Provided data –
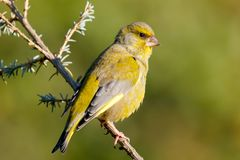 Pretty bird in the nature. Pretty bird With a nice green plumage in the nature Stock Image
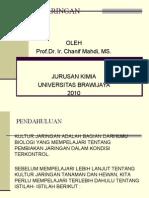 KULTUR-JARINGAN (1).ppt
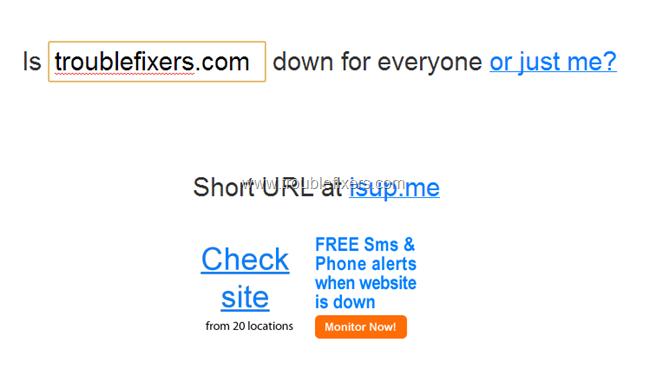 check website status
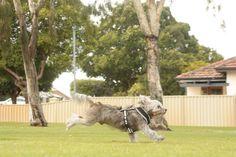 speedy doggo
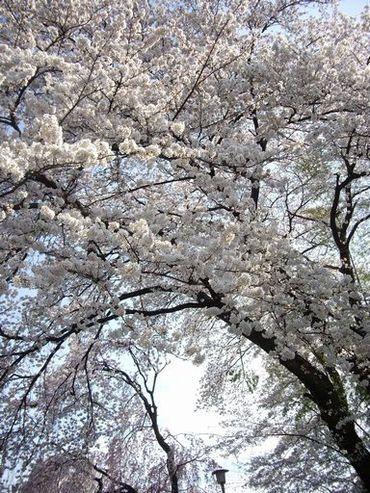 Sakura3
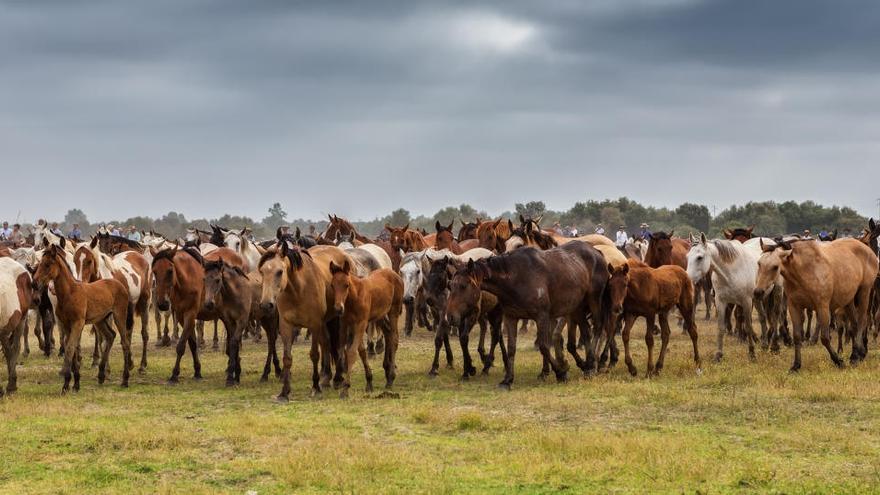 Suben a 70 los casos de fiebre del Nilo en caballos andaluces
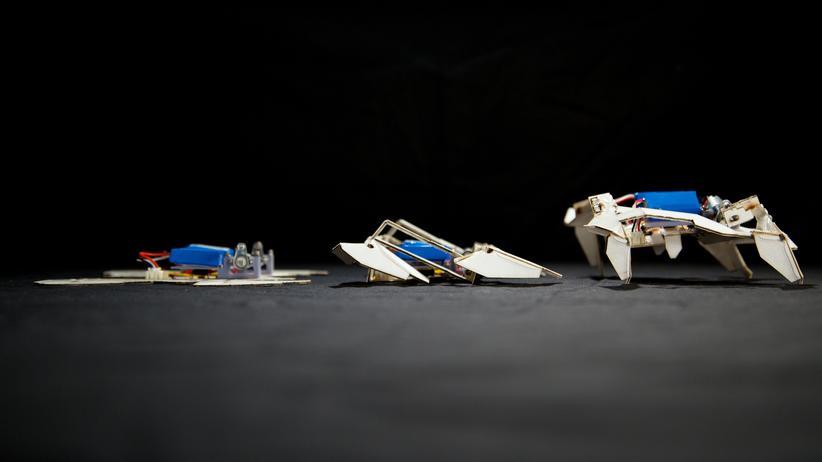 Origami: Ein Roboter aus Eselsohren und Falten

Task requirements – Pictures do not belong in the copy; repeat the rest of the listing exactly.

Worked solution –
 Pretty bird in the nature. Pretty bird With a nice green plumage in the nature Stock Image
 KULTUR-JARINGAN (1).ppt
 check website status
 speedy doggo
 Sakura3
 Suben a 70 los casos de fiebre del Nilo en caballos andaluces
 Origami: Ein Roboter aus Eselsohren und Falten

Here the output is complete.